The market for coherent tunable transceivers will explode in the coming years, with LightCounting estimating that annual sales will double by 2026. Telecom carriers and especially data center providers will drive the market demand, upgrading their optical networks with 400G, 600G, and 800G pluggable transceiver modules that will become the new industry standards.
This increase in transceiver demand also means that component and equipment vendors also need more tunable lasers to build such transceivers. However, through several recent acquisitions and mergers, the transceiver market is consolidating into fewer companies that will develop these high-performance tunable lasers, modulators, and receivers internally. This situation reduces the laser supply on the market and makes it harder for independent component and equipment manufacturers to source lasers and other optical components for their pluggable and co-packaged systems. These trends point towards a market need for new independent providers of integrated tunable laser assemblies (ITLAs).

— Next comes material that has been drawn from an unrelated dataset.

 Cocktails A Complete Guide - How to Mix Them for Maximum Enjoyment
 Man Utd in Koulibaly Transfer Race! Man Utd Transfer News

Same Laser Performance, Smaller Package
As the industry moves towards packing more and more transceivers on a single router faceplate, tunable lasers need to maintain performance and power while moving to smaller footprints and lower power consumption and cost. Due to the faceplate density requirements for data center applications, transceiver power consumption is arguably the most critical factor in this use case. In fact, power consumption is the main obstacle preventing pluggables from becoming a viable solution for a future upgrade to Terabit speeds. Since lasers are the second biggest power consumers in the transceiver module, laser manufacturers faced a paradoxical task. They must manufacture laser units that are small and energy-efficient enough to fit QSFP-DD and OSFP pluggable form factors while maintaining the laser performance.
Fortunately, these ambitious spec targets became possible thanks to improved photonic integration technology. The original 2011 ITLA standard from the Optical Internetworking Forum (OIF) was 74mm long by 30.5mm wide. By 2015, most tunable lasers shipped in a micro-ITLA form factor that cut the original ITLA footprint in half. In 2021, the nano-ITLA form factor designed for QSFP-DD and OSFP modules has once again cut the micro-ITLA footprint almost in half. The QSFP-DD modules that house the full transceiver are smaller (78mm by 20mm) than the original ITLA form factor. Stunningly, tunable laser manufacturers achieved this size reduction without impacting laser purity and power.